Van Cluck, CEO of senior living community The Blakeford of Green Hills, said creating an economically feasible model for these homes will be challenging.

“You’re still going to need a number of caregivers in order to provide that care, but if you’re restricted to two or five [patients], it gets a little tougher to balance,” he said.

With a full census and a disciplined approach to costs, Kaushal thinks it can be done. At a February licensing board meeting, Killingsworth said the per diem rates for ventilator and traumatic brain injury patients for ACHs would be around $450 and $217, respectively. At those rates, an adult care home averaging four patients per day over the course of a year could book annual revenues of between $320,000 and $657,000.

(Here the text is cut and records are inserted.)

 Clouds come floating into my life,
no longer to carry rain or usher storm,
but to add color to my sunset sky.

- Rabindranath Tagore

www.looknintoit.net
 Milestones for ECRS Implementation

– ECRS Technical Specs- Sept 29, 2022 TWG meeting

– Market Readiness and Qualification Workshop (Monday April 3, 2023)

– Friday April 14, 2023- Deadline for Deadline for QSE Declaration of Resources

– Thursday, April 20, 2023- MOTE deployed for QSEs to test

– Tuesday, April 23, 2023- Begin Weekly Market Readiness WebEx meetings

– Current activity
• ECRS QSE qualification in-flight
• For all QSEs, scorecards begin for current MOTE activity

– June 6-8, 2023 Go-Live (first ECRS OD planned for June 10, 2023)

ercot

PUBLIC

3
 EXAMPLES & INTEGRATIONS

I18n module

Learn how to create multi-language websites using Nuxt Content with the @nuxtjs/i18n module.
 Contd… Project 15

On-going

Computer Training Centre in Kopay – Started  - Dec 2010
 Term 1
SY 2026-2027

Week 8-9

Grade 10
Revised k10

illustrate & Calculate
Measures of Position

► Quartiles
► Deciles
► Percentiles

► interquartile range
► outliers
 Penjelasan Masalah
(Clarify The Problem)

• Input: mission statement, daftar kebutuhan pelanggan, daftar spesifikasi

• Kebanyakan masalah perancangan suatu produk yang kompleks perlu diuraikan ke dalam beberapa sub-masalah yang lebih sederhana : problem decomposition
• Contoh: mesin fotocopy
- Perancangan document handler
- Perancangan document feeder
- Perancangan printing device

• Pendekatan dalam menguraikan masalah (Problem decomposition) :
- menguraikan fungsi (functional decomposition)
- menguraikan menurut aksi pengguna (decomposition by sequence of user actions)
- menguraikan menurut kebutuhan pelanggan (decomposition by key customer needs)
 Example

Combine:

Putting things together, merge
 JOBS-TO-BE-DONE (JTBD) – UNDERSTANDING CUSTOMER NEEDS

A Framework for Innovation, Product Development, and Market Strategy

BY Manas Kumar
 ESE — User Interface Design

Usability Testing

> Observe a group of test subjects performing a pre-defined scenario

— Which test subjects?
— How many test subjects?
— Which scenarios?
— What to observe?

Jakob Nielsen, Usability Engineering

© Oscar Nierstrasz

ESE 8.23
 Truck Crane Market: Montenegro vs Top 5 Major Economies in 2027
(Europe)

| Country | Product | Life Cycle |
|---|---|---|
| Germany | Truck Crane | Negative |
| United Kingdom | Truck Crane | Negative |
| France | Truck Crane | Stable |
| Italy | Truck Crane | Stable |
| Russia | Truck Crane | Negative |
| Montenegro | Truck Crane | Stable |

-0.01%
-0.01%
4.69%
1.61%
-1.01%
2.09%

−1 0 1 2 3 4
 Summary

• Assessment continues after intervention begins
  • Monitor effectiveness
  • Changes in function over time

Those numbers would rise quite a bit if a significant number of self-pay residents enter the picture, particularly if the program is expanded. In Oregon, two-thirds of adult foster home residents are self-pay.

Making it happen

Kaushal thinks scale will be key.

“If the business turns a four or five percent profit, on an individual basis, that’s a lot of work and a lot of effort being put into not a whole lot of money,” Kaushal said. “But if you have five homes or 10 homes statewide, and you’re talking about 50 patients, now all of a sudden, it’s definitely a venture you want to get into.”

The AARP’s Willard said that once the program gets going and is expanded in coming years, the market would create enough demand to enable ventures like Kaushal’s to prosper.

“Once you get started on it and people understand the concept and get comfortable with the idea that there is an alternative to nursing home care, then I think that’s going to be appealing to them,” he said.

Kaushal’s group plans to have six ACHs, with its first coming in Middle Tennessee.

“Our goal is by the time the rules and regulations are passed and TennCare firms up its reimbursement dollars, that we can open our doors within 30 days,” he said.

After that home has been open for a few months, and if all is going well, the group hopes to open five more ACHs across the state, giving it two homes each in Middle, West and East Tennessee — and the ideal setting to test a new health care concept.